Я отыскал в книге регистрации приезжающих запись о въезде постояльца в 602-й номер, и полисмен старательно переписал ее в свою записную книжку. История Нью-Йорка, по-видимому, наиболее верно отражена в записях полицейских книжек. Сочтите это, пожалуйста, интересным археологическим открытием.
– Стакана, извините, нет, – заметил я, откупоривая бутылку виски.
– Ничего, из горлышка сойдет, – сказал полисмен. – Лехаим, – добавил он, приветственно приподнял бутылку и основательно отхлебнул из нее.
– Вы еврей? – полюбопытствовал я, когда полисмен протянул бутылку мне.
– Нет. Напарник научил. А он еврей.
«Лехаим». За жизнь! Это я помнил с тех пор, как посмотрел на Бродвее знаменитый мюзикл «Скрипач на крыше».
– Пожалуй, последую-ка я вашему примеру, – произнес я, поднося бутылку ко рту. – Эта ночка мне еще долго сниться будет.
– Ну, эта ночь – пустяки. Нам часто и похуже приходится.
– Да уж, представляю себе.
– Однако пора идти, – сказал полисмен. – Утром к вам пожалует инспектор. Чтоб до его прихода номер был заперт, понятно?
– Передам утром моему сменщику.
– Эх, ночная работа, – вздохнул полисмен. – Вы хорошо спите днем?
– Прекрасно.
– А вот я не могу. – Он печально покачал головой. – Видите, какие круги под глазами.
Я проводил его к выходу и следил, как не спеша, вразвалку подошел он к патрульной машине, вскарабкался в нее и разбудил напарника. Они медленно покатили по молчаливой пустынной улице, а я поспешил к себе, чтобы отправить телеграмму.
Прозвучало по меньшей мере десять гудков, пока мне ответили.
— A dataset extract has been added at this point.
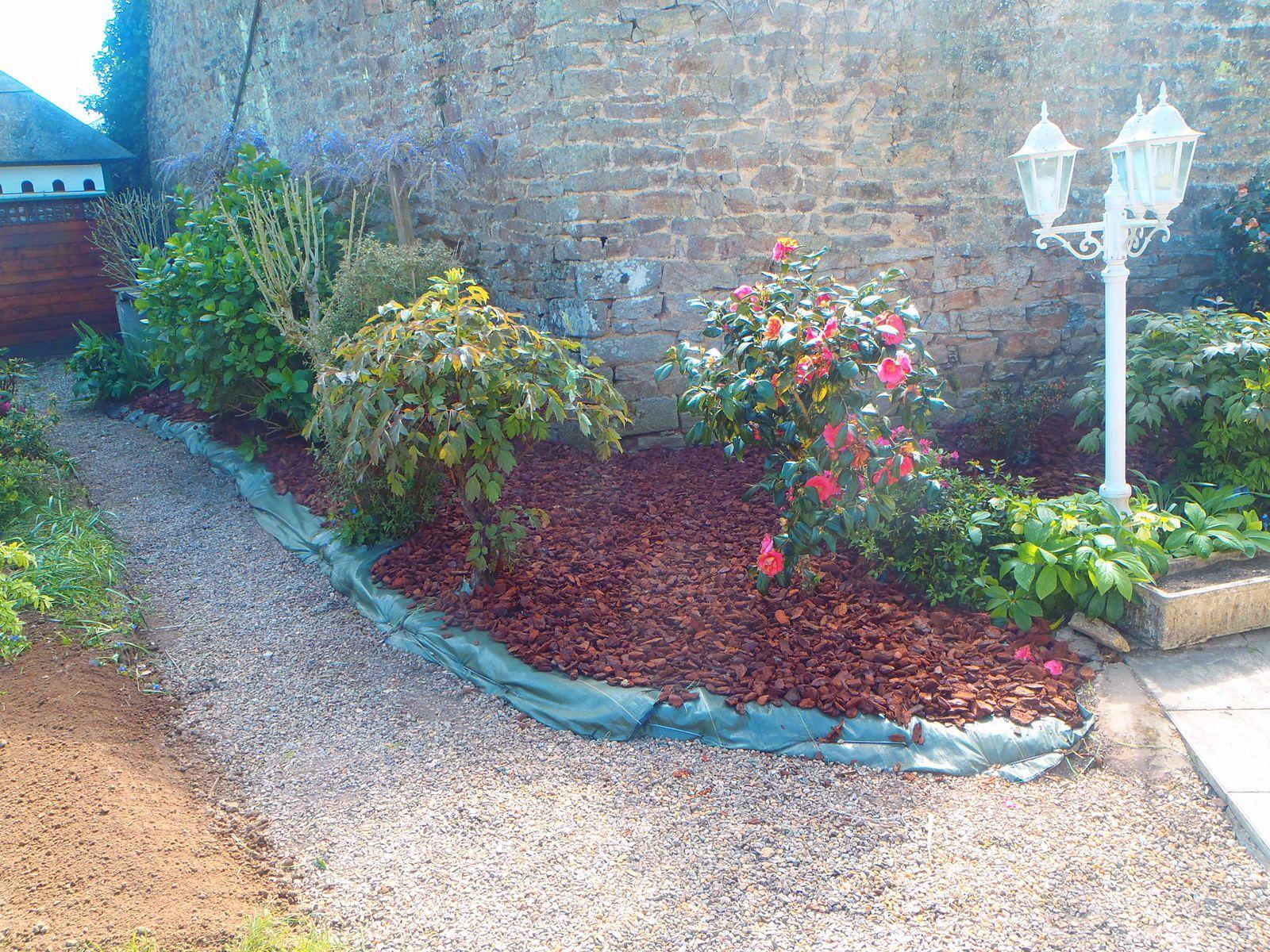 Pose d 39 une b che de plantation et de paillage d 39 corces hazo bois jardins en images for Jardin plantation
Страна в полном упадке, подумал я, ожидая. Никакого движения, никто не отвечает.
– «Вестерн юнион», – наконец послышалось в трубке.
– Примите телеграмму в Чикаго, – сказал я, затем продиктовал адрес и по буквам фамилию адресата.
– Прошу текст.
– Сожалением извещаем кончине Джона Ферриса сегодня три пятнадцать тчк Прошу немедленно сообщить ваши указания тчк Друзек отель Святой Августин Манхэттен Нью-Йорк, – продиктовал я.
К тому времени, когда придет ответ, Друзек уже появится в отеле, а мое дело сторона. И вовсе ни к чему, чтобы в Чикаго знали мое имя.
Мне сообщили стоимость телеграммы, и я пометил ее на листке с текстом. Старина Друзек поставит ее, конечно, в счет Феррису.
Глотнув еще виски, я уселся во вращающемся кресле и раскрыл Библию. За ней я решил провести время до прихода моего сменщика.
ГЛАВА ЧЕТВЕРТАЯ
Рассказав утром сменщику обо всем (или, точнее, почти обо всем), что случилось прошедшей ночью, я поехал домой на такси. Как обычно, оставил в конверте записку букмекеру, в которой указывалось, что ставлю пять долларов на Глорию во втором заезде в Хайалиа. Пока что было бы разумно вести себя так, как будто ничего не случилось.
Ограбления, причем в любое время суток, отнюдь не были редкостью даже в районе Восьмидесятых улиц восточной части Манхэттена, где я жил. Ехать в такси было, конечно, роскошью, но уж больно мне не хотелось, чтобы меня грабанули именно сегодня. Улучив минутку, когда сменщик был занят, я достал с полки футляр. В вестибюле никого не было, да если бы кто и встретился – ничего нет особенного в том, что человек несет с собой картонный футляр для чертежей.
Хотя я не спал всю ночь, голова была ясная. Обычно, когда погода позволяла, весь путь до дома (тридцать кварталов или чуть больше) я преодолевал пешком, заходил позавтракать в бистро на Второй авеню и, возвратясь домой, заваливался спать часов до двух пополудни. Но сегодня я не хотел, да и не мог заснуть.
Войдя в свою однокомнатную квартирку – окна в ней запотели от ночного холода, – я, даже не сняв пальто, прошел на кухню и открыл бутылку пива. Потягивая пиво, ножом разрезал футляр и окончательно убедился, что сверху донизу он набит стодолларовыми бумажками.